Joe Davis and Tom Newman met in the second semi-final, from 15 to 17 April. Newman won the first frame but at the end of the first day Davis led 5–3, extending his lead to 7–5 after the second morning session, and 10–6 after two days. On the final day Davis won the first three frames to win the match 13–6. In frame 24, a "dead" frame, Davis made a break of 110 winning the frame 135–0. Davis eventually finished 15–10 ahead. The 110 was the first century break in the history of the tournament.

===Final===
The final between Davis and Smith was held from 22 to 27 April. Davis won the first four frames, but the evening session was tied to leave the score at 6–2. Smith then reduced the gap after the second day, which ended with Davis leading 9–7. Davis led 14–10 at the half-way stage with the score at 18–14 after day 4, and 22–18 after day 5. After the final afternoon session the score was 24–20 and the match ended on the first evening frame which Davis won by 58 to 39, securing victory at 25–20. The remaining frames were played out with Davis eventually winning 28–21. Davis scored the highest break of the final, a 92 break in frame 38, with 12 , 8 and 4 pinks.
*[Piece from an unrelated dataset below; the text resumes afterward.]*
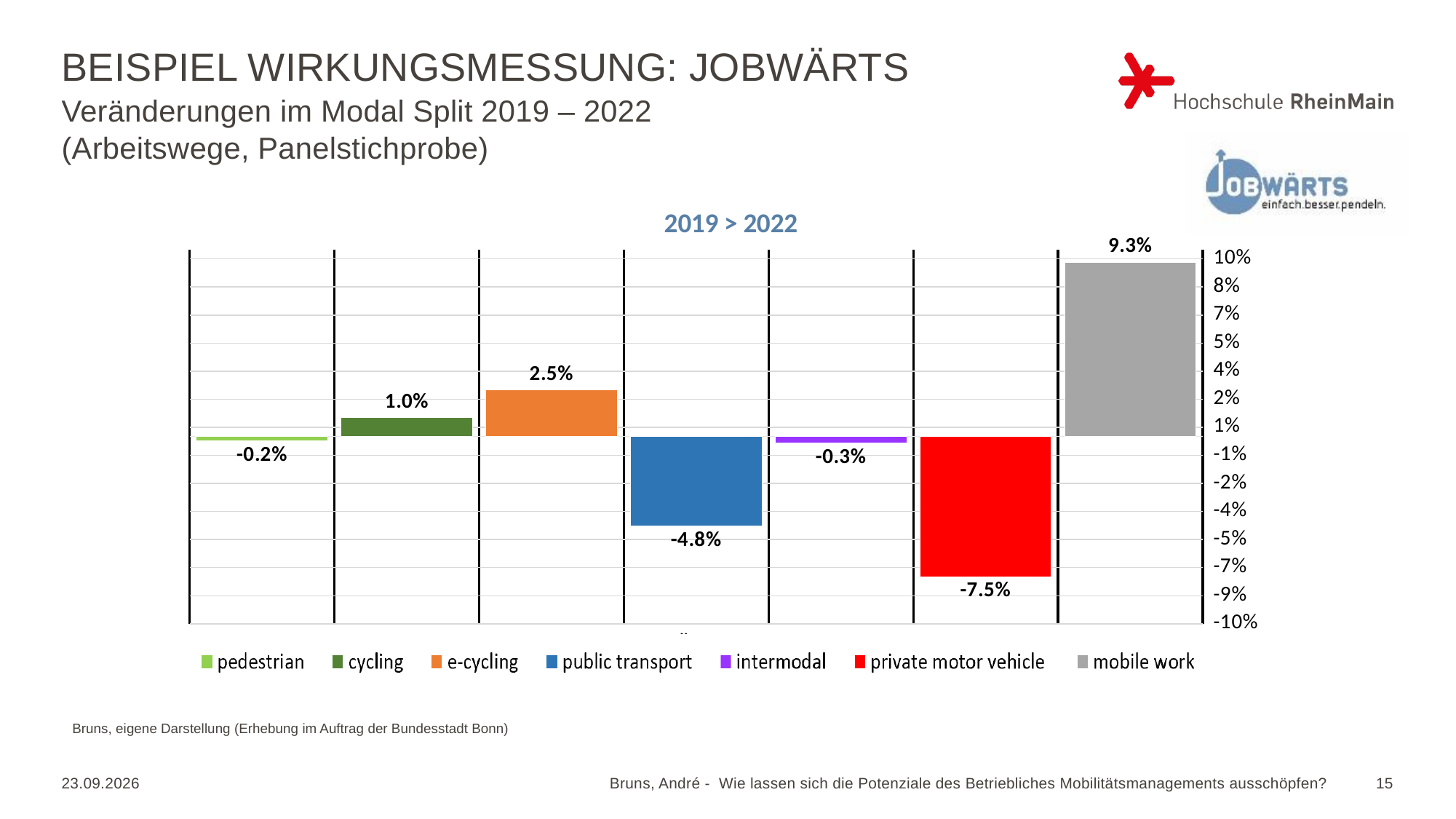
What is the value for intermodal? -0.3% What is the value for public transport? -4.8% What is the value for private motor vehicle? -7.5% What is the difference between the values for e-cycling and cycling? 1.5% Which category has the highest value? mobile work What is the title shown above the chart? 2019 > 2022 How many series does the legend list? 7 Which category has the lowest value? private motor vehicle Which is larger, the value for cycling or the value for e-cycling? e-cycling What is the value for mobile work? 9.3% What is the value for e-cycling? 2.5% What kind of chart is shown on the slide? bar chart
It was Davis's ninth consecutive title victory in the championship.

===Aftermath===
Snooker historian Clive Everton later claimed that the championship record break of 110 made the tournament more financially viable, saying that it "established the [world snooker championship] as a paying proposition." In his column for Reynolds's Illustrated News, published the day after the conclusion of the final, Smith wrote that snooker was "gradually ousting billiards in the clubs and public halls", saying that he regretted this, as he preferred billiards because it was harder to master. He noted that "the public seems to like snooker best at the professional games" and that for the final against Davis, "the hall has been packed – the first time it has happened in the history of the Professional Snooker Championship." The Billiard Player similarly reported that "For the first time in its history this contest drew large and continuous crowds to Thurstons." Previously, snooker had featured at Thurston's only for the championship itself or alongside headlining billiards matches, but the following season included the first week-long snooker matches at the venue.

==Schedule==

1935 World Snooker Championship schedule
| Match | Dates | Venue, city |
|---|---|---|
| Willie Smith v Conrad Stanbury | 8–10 April 1935 | Thurston's Hall, London |
| Willie Smith v Alec Mann | 11–13 April 1935 | Thurston's Hall, London |
| Joe Davis v Tom Newman | 15–17 April 1935 | Thurston's Hall, London |
| Joe Davis v Willie Smith | 22–27 April 1935 | Thurston's Hall, London |

== Main draw ==
Match results are shown below. Winning players and scores are denoted in bold text.

===Final===

Final: Best of 49 frames. Thurston's Hall, London, England, 22–27 April 1935.
| Joe Davis England | 25–20 | Willie Smith England |
Day 1: 56–52, 65–41, 95–9, 66–37, 44–68, 62–48, 65–27, 40–55 Day 2: 26–88, 109–9, 26–77, 84–1, 53–27, 51–64, 35–85, 27–76 Day 3: 88–15, 72–44, 70–42, 60–46, 48–76, 69–45, 30–67, 43–56 Day 4: 35–69, 62–45, 104–11, 26–93, 71–34, 58–63, 50–54, 81–29 Day 5: 20–77; 35–83; 35–77, 65–55, 80–39, 100–28 (92), 44–53, 76–18 Day 6: 52–62; 64–51; 101–24 (75); 28–89; 58–39
"Dead" frames were played. Davis had secured victory at 25–20.

== Century breaks ==
The 110 break by Joe Davis in his semi-final match against Tom Newman was the first century break in the eight-year history of the tournament.